Here we go again: the tell-tale sick feeling in my stomach, the crying, the feelings of being completely trapped are surfacing once again.
I remember it from a long time ago, and the obvious course that I'm now on is so vivid in my head that I can't get away from it. I know what's coming and I'm sick to death of it! I worked so hard and ran so fast to get away from it, and now I'm smack in the middle of it again. This time has the potential to be worse though. This time I have more at stake, and the things working against me are more vile and evil then before because they don't have to work at being subtle.
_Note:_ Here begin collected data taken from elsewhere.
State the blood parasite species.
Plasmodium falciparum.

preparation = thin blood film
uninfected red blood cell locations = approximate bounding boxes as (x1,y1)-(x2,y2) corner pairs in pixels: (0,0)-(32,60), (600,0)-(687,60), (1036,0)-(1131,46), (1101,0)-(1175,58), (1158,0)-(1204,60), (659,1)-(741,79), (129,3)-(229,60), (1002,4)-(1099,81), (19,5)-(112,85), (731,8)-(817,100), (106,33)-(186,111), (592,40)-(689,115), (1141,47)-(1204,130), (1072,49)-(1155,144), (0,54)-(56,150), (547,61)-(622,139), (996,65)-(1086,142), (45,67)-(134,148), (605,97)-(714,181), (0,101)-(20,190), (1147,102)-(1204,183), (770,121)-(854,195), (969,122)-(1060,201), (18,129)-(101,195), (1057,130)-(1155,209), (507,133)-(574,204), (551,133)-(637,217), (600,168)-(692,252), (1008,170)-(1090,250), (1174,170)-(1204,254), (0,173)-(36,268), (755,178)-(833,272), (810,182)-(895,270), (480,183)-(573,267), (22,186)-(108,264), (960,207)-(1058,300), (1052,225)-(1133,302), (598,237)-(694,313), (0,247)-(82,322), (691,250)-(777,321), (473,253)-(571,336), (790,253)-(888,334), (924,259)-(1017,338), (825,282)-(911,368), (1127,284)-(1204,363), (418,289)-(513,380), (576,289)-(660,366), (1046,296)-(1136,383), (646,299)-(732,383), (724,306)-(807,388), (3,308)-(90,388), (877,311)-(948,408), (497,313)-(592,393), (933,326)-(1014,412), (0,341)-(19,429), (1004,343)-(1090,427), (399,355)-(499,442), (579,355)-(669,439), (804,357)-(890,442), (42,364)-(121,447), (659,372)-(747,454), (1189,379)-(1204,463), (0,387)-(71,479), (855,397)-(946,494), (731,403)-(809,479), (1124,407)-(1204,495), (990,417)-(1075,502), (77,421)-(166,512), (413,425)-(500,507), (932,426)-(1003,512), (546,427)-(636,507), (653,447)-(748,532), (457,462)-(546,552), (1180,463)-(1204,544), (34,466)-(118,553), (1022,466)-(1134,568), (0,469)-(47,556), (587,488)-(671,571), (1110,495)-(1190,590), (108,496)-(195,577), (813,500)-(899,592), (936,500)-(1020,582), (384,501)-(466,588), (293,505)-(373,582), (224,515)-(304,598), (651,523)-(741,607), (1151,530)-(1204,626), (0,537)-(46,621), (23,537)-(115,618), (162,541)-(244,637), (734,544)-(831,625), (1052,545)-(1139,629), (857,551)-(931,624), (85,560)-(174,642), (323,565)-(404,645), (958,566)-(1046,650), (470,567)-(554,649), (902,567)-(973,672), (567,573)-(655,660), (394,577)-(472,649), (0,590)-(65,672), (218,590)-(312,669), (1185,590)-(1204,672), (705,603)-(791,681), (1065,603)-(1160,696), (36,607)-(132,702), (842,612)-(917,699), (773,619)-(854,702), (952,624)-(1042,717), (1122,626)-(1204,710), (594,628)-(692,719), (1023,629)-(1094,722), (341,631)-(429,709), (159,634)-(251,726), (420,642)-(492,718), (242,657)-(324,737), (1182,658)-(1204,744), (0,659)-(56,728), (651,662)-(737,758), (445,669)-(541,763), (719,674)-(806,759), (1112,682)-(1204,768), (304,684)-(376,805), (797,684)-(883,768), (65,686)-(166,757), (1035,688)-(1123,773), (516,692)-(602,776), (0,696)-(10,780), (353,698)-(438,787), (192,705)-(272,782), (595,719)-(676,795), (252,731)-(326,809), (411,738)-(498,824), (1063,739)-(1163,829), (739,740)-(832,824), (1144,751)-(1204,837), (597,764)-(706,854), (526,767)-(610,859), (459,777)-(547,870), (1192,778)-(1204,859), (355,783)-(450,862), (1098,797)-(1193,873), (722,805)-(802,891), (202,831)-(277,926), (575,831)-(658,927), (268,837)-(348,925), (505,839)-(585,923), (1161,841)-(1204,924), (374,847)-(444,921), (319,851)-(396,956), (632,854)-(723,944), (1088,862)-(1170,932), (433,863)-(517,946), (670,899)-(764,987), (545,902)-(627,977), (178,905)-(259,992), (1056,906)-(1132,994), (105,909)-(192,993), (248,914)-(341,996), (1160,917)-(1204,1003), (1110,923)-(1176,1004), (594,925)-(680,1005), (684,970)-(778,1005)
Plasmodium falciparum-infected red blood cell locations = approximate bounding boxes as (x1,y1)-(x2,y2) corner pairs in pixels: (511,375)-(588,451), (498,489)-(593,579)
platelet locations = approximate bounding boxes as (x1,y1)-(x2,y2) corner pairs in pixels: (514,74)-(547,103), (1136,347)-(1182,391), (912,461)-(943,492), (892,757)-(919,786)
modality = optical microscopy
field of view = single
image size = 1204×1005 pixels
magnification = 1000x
These are the times when knowledge may not necessarily mean power. This might be the time when knowing too much only ends up hurting me, unless I can find a way to use what I know as a means of motivation and protection. I'm sick of games and have no desire to play, but sometimes life dictates actions that have to occur versus what we want to conduct.
|
||||||||
Continuation of Disgust
Comments
Re: Continuation of Disgust
by
Anonymous
on Fri 18 Sep 2009 09:48 PM EDT | Permanent Link
I saw this too late to call you now.
A TOTALLY random guess here-- if this has to do with what I am thinking, sometimes, meds are a GOOD thing. I completely agree with how you feel (the holistic, natural mindset) but NOBODY is SUPER MOM, SUPER WIFE, SUPER EMPLOYEE, etc. Are you stressing about FMLA? Get it extended. I will help you-- if you need it. Re: Re: Continuation of Disgust
by
Inner Ramblings of My Mind
on Sat 19 Sep 2009 08:21 AM EDT | Profile | Permanent Link
I can only be cryptic because I know a few people who read this are too close to the subject for me to be specific, but I can say that where I'm going to be soon is NOT where I want to be AT ALL.
I don't think I can extend my FMLA, unfortunately. It's been the 3 months and they're upset as it is. There's some other stuff too, so I need to really figure out if where I am and where I'm going is even close to where I want to be. I'm scared. Re: Continuation of Disgust
by
Anonymous
on Sat 19 Sep 2009 10:22 AM EDT | Permanent Link
I am doing the swim lesson thing with other people around me right now but I will call you later-- (when you won't be able to talk, of course)...
Whatever it is, you have a wonderful support system of family and friends (some who you don't talk to regularly but still think about you daily) as well as a unique guide who helps you be where you SHOULD be- always. Nobody I have ever met has the ability to "get though" something like you do. It's not all luck, it is also who you are and your ability to let it go and be as it is/as it should be. I wish I could give you all of the advice you've given me throughout the years but I am not as profound as you are. Just know that sometimes, things are not up to you-- it's already been decided for you and you are just along for the ride. No matter how stressful/disgusted/angry you get, the ending is how it was meant to be all along-- don't fight so hard against it. Re: Continuation of Disgust
by
Spice
on Mon 21 Sep 2009 02:39 PM EDT | Permanent Link
I think if you go the route you said today you'll be fine! The person above is very wise!!!!! You'll get there sweetie, I know it.